Tiffany Muller, president of End Citizens United, released the following statement after the House of Representatives voted to advance the GOP tax bill
“Representative Ryan’s decision to support this tax bill is nothing more than a quid pro quo for his biggest mega-donors. Ryan has taken almost $4,300,000 from Wall Street and benefitted from over $134,000 in spending from special interests pushing for tax reform, so when it was time to support this bill, Ryan knew exactly what he had to do. This bill would increase taxes on more than half of all Americans by 2027, with the majority of the benefits going to the top one percent. It’s a giveaway to the special interests on the backs of the middle-class families Ryan was elected to represent. Ryan has failed Wisconsin and ECU will hold him accountable this November.”

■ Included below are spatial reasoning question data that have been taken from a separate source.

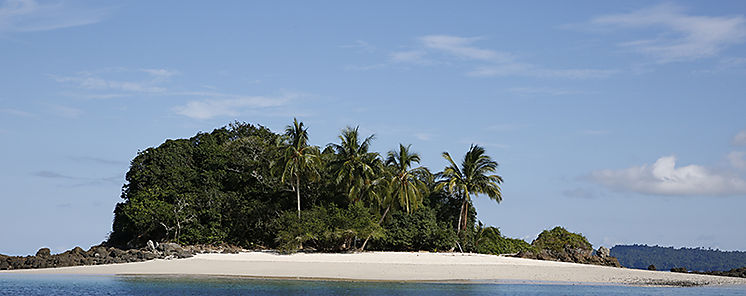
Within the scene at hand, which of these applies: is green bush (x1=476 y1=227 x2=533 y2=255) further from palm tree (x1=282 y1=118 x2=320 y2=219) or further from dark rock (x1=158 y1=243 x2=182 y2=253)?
dark rock (x1=158 y1=243 x2=182 y2=253)

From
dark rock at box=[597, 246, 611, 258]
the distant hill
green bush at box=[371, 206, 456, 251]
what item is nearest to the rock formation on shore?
green bush at box=[371, 206, 456, 251]

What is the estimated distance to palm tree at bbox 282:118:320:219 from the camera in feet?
123

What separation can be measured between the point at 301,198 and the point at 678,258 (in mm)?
51164

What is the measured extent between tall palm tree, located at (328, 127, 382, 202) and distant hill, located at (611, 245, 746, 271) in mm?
38656

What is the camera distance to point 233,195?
41438 millimetres

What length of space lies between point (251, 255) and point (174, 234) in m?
6.61

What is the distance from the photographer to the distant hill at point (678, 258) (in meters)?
70.6

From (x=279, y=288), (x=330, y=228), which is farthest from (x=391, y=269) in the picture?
(x=330, y=228)

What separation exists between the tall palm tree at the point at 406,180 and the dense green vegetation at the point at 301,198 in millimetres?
53

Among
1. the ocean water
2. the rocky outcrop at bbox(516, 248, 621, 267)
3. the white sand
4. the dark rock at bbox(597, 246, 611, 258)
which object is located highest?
the dark rock at bbox(597, 246, 611, 258)

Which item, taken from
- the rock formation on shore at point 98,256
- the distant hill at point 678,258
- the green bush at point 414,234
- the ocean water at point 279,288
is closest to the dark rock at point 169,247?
the rock formation on shore at point 98,256

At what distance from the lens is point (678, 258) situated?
76750 mm

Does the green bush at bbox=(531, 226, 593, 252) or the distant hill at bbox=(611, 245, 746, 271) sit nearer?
the green bush at bbox=(531, 226, 593, 252)

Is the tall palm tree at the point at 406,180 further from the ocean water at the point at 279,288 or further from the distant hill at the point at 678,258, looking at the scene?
the distant hill at the point at 678,258
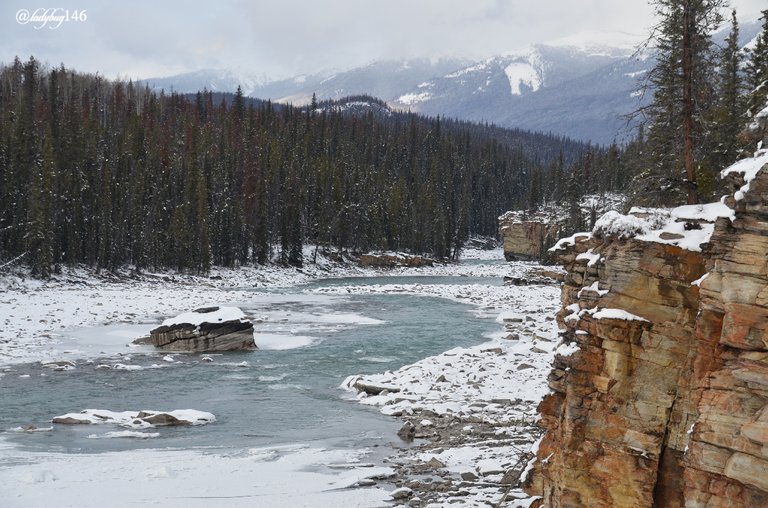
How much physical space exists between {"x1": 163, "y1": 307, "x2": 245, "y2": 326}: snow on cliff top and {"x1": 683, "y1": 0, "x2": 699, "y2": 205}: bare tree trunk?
2169 cm

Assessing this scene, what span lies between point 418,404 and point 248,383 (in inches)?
277

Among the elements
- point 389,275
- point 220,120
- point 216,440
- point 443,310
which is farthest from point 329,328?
point 220,120

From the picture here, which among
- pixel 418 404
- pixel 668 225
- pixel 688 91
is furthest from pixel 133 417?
pixel 688 91

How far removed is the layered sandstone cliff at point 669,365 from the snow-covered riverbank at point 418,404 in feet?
8.80

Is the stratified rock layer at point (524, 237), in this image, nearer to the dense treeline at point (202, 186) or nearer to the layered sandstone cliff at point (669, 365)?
the dense treeline at point (202, 186)

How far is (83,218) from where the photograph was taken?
2707 inches

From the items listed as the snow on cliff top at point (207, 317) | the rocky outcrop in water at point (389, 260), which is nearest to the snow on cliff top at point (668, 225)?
the snow on cliff top at point (207, 317)

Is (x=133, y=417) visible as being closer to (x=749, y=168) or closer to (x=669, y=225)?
(x=669, y=225)

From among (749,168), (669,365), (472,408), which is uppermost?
(749,168)

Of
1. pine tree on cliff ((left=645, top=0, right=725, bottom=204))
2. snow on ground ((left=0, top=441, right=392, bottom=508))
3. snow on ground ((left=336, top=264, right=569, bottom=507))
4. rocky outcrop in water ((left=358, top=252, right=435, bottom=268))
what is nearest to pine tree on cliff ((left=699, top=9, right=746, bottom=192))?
pine tree on cliff ((left=645, top=0, right=725, bottom=204))

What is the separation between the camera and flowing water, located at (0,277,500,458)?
19.2 metres

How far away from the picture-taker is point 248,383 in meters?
26.1

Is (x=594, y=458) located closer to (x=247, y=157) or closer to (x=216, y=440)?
(x=216, y=440)

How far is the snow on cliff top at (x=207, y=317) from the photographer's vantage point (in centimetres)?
3297
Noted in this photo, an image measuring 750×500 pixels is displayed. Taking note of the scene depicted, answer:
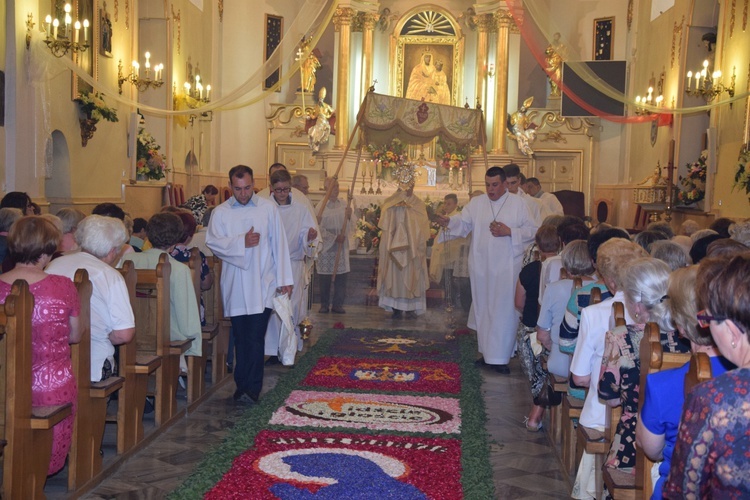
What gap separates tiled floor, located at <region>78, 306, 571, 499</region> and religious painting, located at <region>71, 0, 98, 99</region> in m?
6.24

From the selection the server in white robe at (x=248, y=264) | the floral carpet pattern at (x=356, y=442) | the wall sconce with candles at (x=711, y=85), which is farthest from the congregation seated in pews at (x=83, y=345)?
the wall sconce with candles at (x=711, y=85)

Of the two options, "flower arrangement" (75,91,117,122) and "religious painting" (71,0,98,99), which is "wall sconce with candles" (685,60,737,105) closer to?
"flower arrangement" (75,91,117,122)

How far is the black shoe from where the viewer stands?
263 inches

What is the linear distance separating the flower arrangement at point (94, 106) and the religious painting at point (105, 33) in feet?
2.70

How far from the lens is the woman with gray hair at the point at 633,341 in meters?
3.65

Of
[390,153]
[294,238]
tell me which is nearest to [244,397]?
[294,238]

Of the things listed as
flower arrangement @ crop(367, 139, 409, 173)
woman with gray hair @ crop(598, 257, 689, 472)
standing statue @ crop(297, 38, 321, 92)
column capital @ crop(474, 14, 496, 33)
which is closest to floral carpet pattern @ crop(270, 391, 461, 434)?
woman with gray hair @ crop(598, 257, 689, 472)

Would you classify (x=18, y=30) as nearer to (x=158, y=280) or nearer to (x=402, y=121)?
(x=402, y=121)

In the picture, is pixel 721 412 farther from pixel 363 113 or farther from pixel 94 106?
pixel 94 106

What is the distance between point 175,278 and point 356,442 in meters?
1.68

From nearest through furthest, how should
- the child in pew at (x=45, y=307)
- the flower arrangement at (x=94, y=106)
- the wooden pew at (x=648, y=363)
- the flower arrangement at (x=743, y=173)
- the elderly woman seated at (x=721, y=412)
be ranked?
the elderly woman seated at (x=721, y=412) < the wooden pew at (x=648, y=363) < the child in pew at (x=45, y=307) < the flower arrangement at (x=743, y=173) < the flower arrangement at (x=94, y=106)

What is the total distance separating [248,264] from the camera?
6.69m

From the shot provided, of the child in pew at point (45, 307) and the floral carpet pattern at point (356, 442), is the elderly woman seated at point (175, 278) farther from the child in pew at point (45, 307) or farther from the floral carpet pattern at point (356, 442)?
the child in pew at point (45, 307)

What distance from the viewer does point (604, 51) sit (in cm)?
2061
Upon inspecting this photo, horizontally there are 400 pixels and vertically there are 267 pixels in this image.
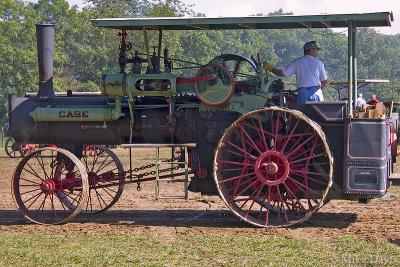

ECU has included Ryan on its list of top 20 targets in the 2018 midterm elections – known as the “Big Money 20” – an effort to unseat the worst of Washington’s rigged system. The fifteen House incumbents who voted for the bill benefited from $10.5 million in spending from special interest groups pushing for tax reform, and voted in favor of their mega-donors’ interests while voting against reform measures to unrig the system. ECU plans to raise and spend $35 million this cycle from grassroots, small-dollar donors to defeat these politicians and elect champions of reform.